TASK ITEM: Repeat only the lines below from the one containing "order: Procellariiformes" through the one containing "2023-08-17T10:40:11, 3-frame burst.", inclusive, exactly as written.

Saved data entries
▬▬▬▬▬▬

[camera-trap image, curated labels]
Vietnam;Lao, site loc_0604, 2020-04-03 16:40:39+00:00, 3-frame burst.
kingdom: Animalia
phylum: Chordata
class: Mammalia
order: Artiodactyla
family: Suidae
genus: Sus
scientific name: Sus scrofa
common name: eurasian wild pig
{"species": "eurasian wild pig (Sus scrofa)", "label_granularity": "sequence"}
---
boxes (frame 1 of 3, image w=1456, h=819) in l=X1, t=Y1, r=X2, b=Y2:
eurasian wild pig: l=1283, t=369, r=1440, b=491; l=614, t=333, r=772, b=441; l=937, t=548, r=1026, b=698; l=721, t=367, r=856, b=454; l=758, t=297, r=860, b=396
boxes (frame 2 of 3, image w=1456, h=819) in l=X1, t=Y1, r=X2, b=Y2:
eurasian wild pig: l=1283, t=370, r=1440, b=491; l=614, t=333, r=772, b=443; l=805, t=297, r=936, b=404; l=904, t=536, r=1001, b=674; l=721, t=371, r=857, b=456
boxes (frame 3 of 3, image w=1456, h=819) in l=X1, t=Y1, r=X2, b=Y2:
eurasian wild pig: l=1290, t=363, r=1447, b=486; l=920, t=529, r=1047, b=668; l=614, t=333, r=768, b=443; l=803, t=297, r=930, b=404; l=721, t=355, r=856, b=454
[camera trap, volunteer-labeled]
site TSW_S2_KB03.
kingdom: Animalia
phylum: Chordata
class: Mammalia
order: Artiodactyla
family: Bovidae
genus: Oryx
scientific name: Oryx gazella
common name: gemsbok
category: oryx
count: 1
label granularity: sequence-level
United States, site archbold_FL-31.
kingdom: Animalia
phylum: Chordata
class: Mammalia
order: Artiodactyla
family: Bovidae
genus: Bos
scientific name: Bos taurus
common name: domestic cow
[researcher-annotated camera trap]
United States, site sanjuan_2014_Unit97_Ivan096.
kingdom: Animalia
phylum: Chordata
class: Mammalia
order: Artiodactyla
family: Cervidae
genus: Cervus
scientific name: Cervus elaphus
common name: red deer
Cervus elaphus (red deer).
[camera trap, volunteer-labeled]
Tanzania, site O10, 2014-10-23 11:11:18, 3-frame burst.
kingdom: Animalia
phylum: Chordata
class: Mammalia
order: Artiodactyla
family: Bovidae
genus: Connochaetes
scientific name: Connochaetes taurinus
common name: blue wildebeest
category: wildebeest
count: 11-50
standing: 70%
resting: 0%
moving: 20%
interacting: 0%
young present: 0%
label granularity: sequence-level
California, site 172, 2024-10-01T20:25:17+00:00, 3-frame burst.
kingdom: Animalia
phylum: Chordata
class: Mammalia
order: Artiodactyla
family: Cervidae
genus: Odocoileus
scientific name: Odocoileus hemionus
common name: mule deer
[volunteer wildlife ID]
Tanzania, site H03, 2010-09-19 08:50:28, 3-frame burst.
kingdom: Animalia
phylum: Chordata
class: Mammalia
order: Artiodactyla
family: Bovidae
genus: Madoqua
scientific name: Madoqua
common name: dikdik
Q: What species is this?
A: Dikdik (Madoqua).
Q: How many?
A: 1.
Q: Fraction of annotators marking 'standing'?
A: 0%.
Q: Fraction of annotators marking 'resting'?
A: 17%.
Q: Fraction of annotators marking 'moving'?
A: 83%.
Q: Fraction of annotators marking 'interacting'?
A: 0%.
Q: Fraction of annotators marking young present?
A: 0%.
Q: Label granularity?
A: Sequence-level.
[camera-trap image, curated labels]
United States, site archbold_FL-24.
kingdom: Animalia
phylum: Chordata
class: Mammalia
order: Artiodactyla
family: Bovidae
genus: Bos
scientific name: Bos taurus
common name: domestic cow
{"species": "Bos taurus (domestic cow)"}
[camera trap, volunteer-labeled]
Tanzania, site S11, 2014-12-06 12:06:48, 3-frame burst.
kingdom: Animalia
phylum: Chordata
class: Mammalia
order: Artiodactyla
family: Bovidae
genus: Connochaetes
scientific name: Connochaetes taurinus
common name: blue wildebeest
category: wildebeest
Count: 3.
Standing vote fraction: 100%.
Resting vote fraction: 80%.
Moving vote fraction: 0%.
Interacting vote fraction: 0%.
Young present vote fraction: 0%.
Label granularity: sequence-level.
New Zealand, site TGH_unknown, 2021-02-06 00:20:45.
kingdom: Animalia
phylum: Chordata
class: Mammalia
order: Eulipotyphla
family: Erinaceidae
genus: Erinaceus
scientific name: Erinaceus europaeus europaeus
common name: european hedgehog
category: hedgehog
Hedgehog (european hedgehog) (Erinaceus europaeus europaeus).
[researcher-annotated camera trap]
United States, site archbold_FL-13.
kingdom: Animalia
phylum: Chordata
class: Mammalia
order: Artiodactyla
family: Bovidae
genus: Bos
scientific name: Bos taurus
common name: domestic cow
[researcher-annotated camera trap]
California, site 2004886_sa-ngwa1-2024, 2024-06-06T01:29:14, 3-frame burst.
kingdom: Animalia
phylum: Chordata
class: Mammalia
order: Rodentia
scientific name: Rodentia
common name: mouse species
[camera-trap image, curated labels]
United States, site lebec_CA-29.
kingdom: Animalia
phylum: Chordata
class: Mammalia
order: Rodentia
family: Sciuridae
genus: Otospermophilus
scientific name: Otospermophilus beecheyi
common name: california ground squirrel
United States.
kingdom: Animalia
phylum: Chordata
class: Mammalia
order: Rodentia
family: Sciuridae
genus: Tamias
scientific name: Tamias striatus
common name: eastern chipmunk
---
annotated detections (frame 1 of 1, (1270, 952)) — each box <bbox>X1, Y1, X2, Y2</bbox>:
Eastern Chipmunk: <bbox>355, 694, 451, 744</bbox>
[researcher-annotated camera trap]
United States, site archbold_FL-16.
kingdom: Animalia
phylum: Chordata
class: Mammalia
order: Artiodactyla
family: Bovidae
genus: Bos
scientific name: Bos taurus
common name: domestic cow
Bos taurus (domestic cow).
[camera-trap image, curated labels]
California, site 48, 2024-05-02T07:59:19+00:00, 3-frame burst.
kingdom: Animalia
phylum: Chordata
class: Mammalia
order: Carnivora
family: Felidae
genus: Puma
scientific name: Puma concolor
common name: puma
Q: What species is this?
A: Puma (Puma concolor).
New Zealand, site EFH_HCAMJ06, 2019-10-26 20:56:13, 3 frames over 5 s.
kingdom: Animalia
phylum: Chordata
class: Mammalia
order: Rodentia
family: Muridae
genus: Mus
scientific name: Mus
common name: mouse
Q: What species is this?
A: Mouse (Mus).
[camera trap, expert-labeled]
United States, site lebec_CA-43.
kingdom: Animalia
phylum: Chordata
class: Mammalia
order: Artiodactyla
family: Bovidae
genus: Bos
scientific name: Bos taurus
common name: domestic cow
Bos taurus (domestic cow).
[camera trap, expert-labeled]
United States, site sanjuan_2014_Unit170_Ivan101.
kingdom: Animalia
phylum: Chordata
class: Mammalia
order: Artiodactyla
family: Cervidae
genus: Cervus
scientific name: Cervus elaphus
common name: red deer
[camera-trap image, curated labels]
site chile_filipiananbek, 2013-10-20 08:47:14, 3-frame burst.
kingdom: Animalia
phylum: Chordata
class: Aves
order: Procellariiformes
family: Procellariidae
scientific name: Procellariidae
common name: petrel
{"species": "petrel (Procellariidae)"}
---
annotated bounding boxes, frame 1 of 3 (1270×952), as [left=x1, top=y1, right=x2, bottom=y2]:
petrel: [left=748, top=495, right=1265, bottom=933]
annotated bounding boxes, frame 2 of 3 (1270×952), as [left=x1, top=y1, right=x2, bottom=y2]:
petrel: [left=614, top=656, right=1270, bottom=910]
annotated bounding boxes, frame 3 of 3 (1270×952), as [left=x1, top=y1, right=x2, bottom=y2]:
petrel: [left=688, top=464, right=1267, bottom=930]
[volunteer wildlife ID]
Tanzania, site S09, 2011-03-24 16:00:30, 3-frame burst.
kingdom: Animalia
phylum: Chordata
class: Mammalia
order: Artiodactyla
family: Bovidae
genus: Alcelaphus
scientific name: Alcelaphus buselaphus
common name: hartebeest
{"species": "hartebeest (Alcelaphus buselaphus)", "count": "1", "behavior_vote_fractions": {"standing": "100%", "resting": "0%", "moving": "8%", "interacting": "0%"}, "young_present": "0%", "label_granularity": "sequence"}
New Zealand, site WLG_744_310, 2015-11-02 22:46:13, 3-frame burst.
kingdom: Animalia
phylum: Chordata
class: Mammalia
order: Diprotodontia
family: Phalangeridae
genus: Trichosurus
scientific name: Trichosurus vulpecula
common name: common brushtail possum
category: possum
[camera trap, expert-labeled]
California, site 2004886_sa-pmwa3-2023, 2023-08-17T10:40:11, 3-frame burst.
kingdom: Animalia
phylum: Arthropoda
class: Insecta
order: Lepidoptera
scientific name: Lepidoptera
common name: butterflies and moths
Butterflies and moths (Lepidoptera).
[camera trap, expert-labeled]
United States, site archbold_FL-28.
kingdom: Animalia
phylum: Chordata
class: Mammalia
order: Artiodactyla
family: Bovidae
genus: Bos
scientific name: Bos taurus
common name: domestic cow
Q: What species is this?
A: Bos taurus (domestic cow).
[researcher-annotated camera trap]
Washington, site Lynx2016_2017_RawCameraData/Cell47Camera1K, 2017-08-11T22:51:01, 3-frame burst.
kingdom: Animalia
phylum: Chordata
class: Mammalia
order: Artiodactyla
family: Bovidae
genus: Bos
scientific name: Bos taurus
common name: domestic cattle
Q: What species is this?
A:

▬▬▬▬▬▬

ANSWER TO THIS TASK:
order: Procellariiformes
family: Procellariidae
scientific name: Procellariidae
common name: petrel
{"species": "petrel (Procellariidae)"}
---
annotated bounding boxes, frame 1 of 3 (1270×952), as [left=x1, top=y1, right=x2, bottom=y2]:
petrel: [left=748, top=495, right=1265, bottom=933]
annotated bounding boxes, frame 2 of 3 (1270×952), as [left=x1, top=y1, right=x2, bottom=y2]:
petrel: [left=614, top=656, right=1270, bottom=910]
annotated bounding boxes, frame 3 of 3 (1270×952), as [left=x1, top=y1, right=x2, bottom=y2]:
petrel: [left=688, top=464, right=1267, bottom=930]
[volunteer wildlife ID]
Tanzania, site S09, 2011-03-24 16:00:30, 3-frame burst.
kingdom: Animalia
phylum: Chordata
class: Mammalia
order: Artiodactyla
family: Bovidae
genus: Alcelaphus
scientific name: Alcelaphus buselaphus
common name: hartebeest
{"species": "hartebeest (Alcelaphus buselaphus)", "count": "1", "behavior_vote_fractions": {"standing": "100%", "resting": "0%", "moving": "8%", "interacting": "0%"}, "young_present": "0%", "label_granularity": "sequence"}
New Zealand, site WLG_744_310, 2015-11-02 22:46:13, 3-frame burst.
kingdom: Animalia
phylum: Chordata
class: Mammalia
order: Diprotodontia
family: Phalangeridae
genus: Trichosurus
scientific name: Trichosurus vulpecula
common name: common brushtail possum
category: possum
[camera trap, expert-labeled]
California, site 2004886_sa-pmwa3-2023, 2023-08-17T10:40:11, 3-frame burst.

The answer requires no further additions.